PROBLEM DETAILS: Quote the rows word for word, from the start of the rows through the line that contains "2.40 meters", including that line.
---- THE RECORDS
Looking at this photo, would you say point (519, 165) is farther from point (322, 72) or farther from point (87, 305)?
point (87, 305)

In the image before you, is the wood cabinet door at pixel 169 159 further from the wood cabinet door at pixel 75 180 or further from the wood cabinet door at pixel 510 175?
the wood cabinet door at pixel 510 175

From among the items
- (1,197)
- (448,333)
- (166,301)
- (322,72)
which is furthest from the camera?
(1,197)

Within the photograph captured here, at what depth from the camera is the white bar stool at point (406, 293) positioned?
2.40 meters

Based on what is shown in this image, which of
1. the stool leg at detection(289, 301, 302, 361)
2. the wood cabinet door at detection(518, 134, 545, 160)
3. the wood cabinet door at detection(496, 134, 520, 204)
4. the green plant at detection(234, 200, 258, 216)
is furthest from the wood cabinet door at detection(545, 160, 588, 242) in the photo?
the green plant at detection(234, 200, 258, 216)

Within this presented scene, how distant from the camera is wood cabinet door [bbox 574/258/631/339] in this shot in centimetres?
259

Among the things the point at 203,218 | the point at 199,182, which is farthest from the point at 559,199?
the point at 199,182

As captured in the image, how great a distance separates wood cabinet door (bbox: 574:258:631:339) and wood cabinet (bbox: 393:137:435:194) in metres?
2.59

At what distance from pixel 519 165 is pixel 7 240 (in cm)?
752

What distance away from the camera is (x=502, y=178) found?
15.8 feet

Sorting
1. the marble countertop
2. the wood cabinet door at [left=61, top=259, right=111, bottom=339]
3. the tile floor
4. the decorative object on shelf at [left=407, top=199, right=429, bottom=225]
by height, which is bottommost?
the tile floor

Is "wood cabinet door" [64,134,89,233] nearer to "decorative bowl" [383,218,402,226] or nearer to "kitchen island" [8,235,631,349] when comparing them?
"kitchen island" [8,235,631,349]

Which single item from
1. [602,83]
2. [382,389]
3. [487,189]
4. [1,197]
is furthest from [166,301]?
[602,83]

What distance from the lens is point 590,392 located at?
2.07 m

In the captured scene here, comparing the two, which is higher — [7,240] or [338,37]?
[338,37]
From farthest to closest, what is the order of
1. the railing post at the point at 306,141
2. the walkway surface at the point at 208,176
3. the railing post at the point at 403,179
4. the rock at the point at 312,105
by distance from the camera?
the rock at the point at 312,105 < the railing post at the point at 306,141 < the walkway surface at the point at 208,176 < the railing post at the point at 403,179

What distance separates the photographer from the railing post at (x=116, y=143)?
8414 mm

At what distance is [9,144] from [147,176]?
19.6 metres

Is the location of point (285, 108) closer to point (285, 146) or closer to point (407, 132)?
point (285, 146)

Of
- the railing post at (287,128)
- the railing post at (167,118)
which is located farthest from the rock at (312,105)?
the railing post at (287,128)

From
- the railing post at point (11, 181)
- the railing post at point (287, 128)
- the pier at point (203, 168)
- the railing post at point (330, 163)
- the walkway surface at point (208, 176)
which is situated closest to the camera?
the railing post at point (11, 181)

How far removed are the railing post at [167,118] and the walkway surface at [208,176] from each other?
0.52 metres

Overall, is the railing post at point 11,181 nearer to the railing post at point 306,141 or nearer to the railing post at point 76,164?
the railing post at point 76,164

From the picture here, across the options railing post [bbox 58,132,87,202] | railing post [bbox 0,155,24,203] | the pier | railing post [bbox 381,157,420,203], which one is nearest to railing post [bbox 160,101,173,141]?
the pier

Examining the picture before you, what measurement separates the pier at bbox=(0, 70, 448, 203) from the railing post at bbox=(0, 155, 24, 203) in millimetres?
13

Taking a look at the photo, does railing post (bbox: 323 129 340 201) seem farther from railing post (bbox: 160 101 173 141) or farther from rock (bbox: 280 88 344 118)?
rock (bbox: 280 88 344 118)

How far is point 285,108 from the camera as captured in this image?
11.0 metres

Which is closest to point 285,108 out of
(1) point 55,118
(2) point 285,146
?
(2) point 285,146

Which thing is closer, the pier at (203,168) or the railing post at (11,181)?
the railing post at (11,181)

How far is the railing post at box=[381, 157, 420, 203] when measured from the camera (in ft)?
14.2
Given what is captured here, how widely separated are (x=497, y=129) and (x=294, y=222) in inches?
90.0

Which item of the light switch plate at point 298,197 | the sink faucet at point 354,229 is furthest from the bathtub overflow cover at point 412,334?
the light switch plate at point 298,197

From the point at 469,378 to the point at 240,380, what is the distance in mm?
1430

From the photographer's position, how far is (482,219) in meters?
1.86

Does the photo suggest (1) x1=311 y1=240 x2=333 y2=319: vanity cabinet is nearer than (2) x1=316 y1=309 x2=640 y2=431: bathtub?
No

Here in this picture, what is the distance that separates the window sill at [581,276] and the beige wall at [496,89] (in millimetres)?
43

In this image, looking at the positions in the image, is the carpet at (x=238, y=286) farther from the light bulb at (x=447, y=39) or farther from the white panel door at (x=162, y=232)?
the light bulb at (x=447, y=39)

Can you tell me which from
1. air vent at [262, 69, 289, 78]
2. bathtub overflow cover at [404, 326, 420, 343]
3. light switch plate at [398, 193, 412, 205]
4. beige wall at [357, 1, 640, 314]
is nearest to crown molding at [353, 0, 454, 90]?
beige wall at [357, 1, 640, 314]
--------
FINAL RESULT:
Looking at this photo, would you say point (519, 165) is farther from point (322, 72) or farther from point (87, 305)?
point (87, 305)

In the image before you, is the wood cabinet door at pixel 169 159 further from the wood cabinet door at pixel 75 180 or further from the wood cabinet door at pixel 510 175?
the wood cabinet door at pixel 510 175

From among the items
- (1,197)
- (448,333)
- (166,301)
- (322,72)
which is furthest from the camera?
(1,197)

Within the photograph captured here, at what depth from the camera is the white bar stool at point (406, 293) positioned?
2.40 meters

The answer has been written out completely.